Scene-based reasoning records
——
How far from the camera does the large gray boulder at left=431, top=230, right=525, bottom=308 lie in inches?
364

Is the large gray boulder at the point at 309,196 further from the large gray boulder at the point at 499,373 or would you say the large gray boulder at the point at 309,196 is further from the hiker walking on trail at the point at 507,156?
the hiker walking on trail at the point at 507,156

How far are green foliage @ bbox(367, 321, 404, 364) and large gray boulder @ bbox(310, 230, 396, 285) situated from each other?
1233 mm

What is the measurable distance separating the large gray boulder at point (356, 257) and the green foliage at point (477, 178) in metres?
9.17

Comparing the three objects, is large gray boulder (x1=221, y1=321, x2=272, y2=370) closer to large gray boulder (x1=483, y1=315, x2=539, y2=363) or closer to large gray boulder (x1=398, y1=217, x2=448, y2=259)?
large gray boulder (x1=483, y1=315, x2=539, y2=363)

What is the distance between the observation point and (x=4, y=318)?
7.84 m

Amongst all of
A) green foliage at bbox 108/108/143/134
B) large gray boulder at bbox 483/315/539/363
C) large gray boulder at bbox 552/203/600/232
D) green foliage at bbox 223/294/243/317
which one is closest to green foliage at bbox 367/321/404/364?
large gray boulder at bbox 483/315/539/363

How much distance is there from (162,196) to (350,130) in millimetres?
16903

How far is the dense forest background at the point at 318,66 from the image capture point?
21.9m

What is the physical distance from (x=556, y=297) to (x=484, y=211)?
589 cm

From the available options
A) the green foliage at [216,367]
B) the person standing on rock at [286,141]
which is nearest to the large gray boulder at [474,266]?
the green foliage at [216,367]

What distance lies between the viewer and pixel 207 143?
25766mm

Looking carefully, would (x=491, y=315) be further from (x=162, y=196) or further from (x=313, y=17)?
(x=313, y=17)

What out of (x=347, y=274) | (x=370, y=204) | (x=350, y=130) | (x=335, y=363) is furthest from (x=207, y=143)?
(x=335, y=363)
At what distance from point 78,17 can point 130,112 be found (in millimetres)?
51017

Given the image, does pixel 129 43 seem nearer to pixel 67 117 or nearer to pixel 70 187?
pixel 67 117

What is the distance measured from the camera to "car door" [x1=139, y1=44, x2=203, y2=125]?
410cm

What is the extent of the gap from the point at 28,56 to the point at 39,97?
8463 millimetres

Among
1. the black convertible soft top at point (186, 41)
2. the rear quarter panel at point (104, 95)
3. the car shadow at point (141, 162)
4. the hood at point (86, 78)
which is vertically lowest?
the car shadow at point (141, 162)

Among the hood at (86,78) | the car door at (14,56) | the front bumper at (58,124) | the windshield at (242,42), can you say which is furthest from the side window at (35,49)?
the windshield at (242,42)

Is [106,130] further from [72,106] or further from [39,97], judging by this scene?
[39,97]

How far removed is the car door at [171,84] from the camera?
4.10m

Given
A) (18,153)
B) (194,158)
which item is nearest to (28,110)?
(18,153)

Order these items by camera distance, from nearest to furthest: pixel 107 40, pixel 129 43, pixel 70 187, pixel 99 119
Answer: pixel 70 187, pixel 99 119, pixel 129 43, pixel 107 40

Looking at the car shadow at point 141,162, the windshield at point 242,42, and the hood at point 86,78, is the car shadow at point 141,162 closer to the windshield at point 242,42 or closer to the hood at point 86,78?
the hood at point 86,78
——
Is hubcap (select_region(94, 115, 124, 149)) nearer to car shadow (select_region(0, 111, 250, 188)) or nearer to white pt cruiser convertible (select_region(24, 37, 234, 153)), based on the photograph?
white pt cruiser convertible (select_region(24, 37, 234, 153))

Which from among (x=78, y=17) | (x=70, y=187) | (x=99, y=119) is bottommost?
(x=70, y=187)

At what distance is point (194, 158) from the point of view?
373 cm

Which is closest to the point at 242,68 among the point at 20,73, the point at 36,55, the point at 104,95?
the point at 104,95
——
## Exercise description
Report how many lines in the data above contain the string "hiker", treating case as significant. Reply with the number alone.

## Solved exercise
2